Scott Tibbs

A few thoughts on Columbus Day

By Scott Tibbs, October 21, 2020

We need to have clear eyes about the efforts to cancel Columbus Day and see the real agenda behind it. We also need to stop pretending that everything is black and white. Humanity is filled with people who are flawed and complex. People are capable of great things, and capable of the most base wickedness. We often see both from the same person, and Christopher Columbus is an example of that.

Christopher Columbus was obviously not a paragon of virtue. He was brutal against indigenous tribes, and his colonization set the stage for some very bad treatment of indigenous peoples. However, we should not pretend that the native tribes were not brutal toward each other, because they most certainly were. The savage brutality of the Aztec Empire, including human sacrifice, is well documented.

It is also unfair to blame Columbus for everything that followed his trip across the Atlantic Ocean in 1492, especially things that happened long after Columbus was dead. Columbus may have behaved sinfully, but the actions of later colonizers were not something under his control.

One of the lines of attack on Columbus is what he did was really not all that impressive. This is absurd. Yes, there were other explorers before Columbus, and it is true that he did not realize he had landed on a "new" continent. But traveling across the ocean in a wind-powered ship with no modern technology to guide him in a monumental feat of courage, determination and ingenuity - something few today could accomplish. We can admire his accomplishments without excusing his immorality.

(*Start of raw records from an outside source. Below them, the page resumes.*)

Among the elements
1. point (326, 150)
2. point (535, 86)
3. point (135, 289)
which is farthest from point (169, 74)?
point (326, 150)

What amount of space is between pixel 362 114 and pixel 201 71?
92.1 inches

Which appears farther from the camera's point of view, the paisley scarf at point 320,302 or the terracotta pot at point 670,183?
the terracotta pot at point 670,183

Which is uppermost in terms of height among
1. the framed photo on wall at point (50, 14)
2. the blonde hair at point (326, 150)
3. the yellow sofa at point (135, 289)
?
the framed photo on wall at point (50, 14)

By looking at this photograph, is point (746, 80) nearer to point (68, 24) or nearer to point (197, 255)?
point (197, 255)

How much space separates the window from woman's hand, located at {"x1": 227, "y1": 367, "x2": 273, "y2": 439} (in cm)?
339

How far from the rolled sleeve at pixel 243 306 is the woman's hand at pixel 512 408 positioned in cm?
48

Locally, if we are going to cancel Columbus Day, then let's actually cancel Columbus Day. Bloomington Mayor John Hamilton announced after he was elected that the city would no longer recognize Columbus Day, but city government was still closed on Columbus Day. If the mayor actually believed what he says, city offices would have been open on October 12, but they were not. The hypocrisy is obvious.

Finally, we need to be clear about the real agenda here. This is not about the actions of Christopher Columbus. This is really about undermining Western culture. Columbus is simply the low-hanging fruit. This movement, like the fiction that the true founding of the United States was when slaves arrived in the Western Hemisphere, is meant to morally delegitimize the United States.

The fact is that this nation has brought unprecedented freedom and prosperity to the world. Have we done it poorly at times? Yes. Have we committed gravely immoral acts? Yes. History is complicated, and even "the good guys" are capable of terrible wickedness. But the USA has been a force for good and we must defend that principle and defend our civilization. That includes resisting the efforts to destroy Columbus Day.